Elementos del Ejército en prácticas de auxilio a la población, el plan DN III-E. | Foto: Especial
Los grupos criminales buscan intensificar sus actividades y ampliar las rutas para trasiego

Para sobrevivir al coronavirus, el crimen organizado explorará rutas alternas para traficar drogas y aprovechar que las fuerzas armadas han desviado su atención en atender la alerta sanitaria y ampliar sus actividades.

La pandemia asestó al principio un duro impacto a los grupos delictivos, como sucedió con los cárteles mexicanos que vieron afectada su producción de metanfetaminas y fentanilo, debido a la baja en las importaciones de precursores químicos de China.

De acuerdo con una investigación de Global Initiative Against Transnational Organized Crime, el crimen organizado se enfoca en recuperarse y para ello aprovechará la crisis económica provocada por el COVID-19.

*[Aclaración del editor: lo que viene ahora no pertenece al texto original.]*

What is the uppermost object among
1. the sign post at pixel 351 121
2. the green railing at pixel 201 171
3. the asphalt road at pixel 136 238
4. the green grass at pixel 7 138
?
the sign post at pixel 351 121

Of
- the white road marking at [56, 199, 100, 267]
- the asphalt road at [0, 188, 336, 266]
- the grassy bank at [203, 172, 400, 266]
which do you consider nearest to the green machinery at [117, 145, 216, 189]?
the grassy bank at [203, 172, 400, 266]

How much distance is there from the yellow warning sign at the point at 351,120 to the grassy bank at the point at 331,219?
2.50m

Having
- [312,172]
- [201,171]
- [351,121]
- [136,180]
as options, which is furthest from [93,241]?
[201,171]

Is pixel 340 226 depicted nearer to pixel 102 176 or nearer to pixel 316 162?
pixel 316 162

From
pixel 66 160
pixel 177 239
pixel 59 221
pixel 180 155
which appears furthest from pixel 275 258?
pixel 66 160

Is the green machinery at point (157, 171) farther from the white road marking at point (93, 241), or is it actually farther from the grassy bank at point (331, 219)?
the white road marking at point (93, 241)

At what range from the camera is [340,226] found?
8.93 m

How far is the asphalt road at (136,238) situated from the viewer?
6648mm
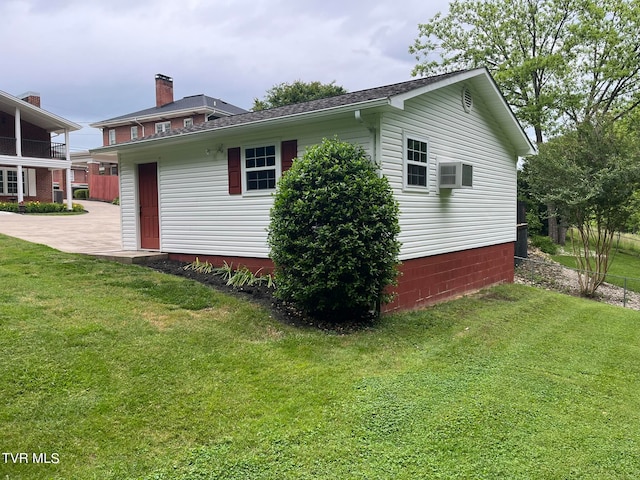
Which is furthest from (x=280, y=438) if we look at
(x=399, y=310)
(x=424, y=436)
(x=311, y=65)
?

En el estudio “Crimen y contagio; el impacto de una pandemia sobre el crimen organizado” se detalla que la pandemia ha reducido algunas actividades delictivas, al tiempo que “brinda oportunidades para otras nuevas, y esos cambios en la economía delictiva pueden tener consecuencias a largo plazo”.

Entre otras cosas, señala que los grupos criminales buscan infiltrarse en los sistemas de salud o intensificar sus acciones delictivas desde su interior, mientras que en el rubro del delito cibernético (la pornografía, por ejemplo) aumentarán sustancialmente sus ganancias.

Estas cuatro tendencias (nuevas rutas, ampliación de actividades, aprovechamiento de desvío de atención de fuerzas armadas y aumento de ganancias en delito cibernético) son las que documenta el organismo, con información recabada en los recientes meses por más de 500 expertos mundiales y regionales independientes que trabajan en las regiones donde el crimen tiene presencia.